Sharpen your preparation for coding interviews with these essential Data Structures and Algorithms concepts, reflecting the most frequently-asked topics and question patterns. Each question targets a must-know area to help you master key fundamentals for technical interviews.
Which approach is MOST typically used to solve 'find the longest substring without repeating characters' in a string?
Explanation: The sliding window technique efficiently tracks substrings without duplicates by expanding and narrowing the window as needed. Binary search is inappropriate as there is no sorted order requirement. Depth-first and breadth-first searches are mainly used for tree and graph traversals, not continuous substring patterns.
What is a major benefit of using a hash map for counting occurrences of elements in an array?
Explanation: Hash maps allow for average constant-time access, making frequency counting fast. While they use extra memory, they do not guarantee sorted order and can store duplicate values as keys with counts—uniqueness isn't enforced unless using a set.
Which type of problem is often solved using the two-pointers technique?
Explanation: Two pointers efficiently merge sorted arrays by comparing elements from each simultaneously. Building a heap does not use this technique, tree traversals require recursive or stack approaches, and matrix multiplication follows nested loops.

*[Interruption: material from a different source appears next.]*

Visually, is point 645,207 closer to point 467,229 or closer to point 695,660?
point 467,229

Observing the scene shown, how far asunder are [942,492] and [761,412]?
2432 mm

Which real-world task BEST models a queue data structure?
Explanation: A queue models first-in-first-out (FIFO) systems like print job management. Evaluating expressions and checking parentheses use stacks (LIFO), and string reversal is also typically solved by a stack or in-place algorithm.
What is the output order of a level order traversal in a binary tree?
Explanation: Level order traversal (breadth-first) processes nodes layer by layer from top to bottom and left to right in each level. Root-left-right and left-right-root are preorder and postorder traversals, respectively. Bottom to top is not a standard traversal order.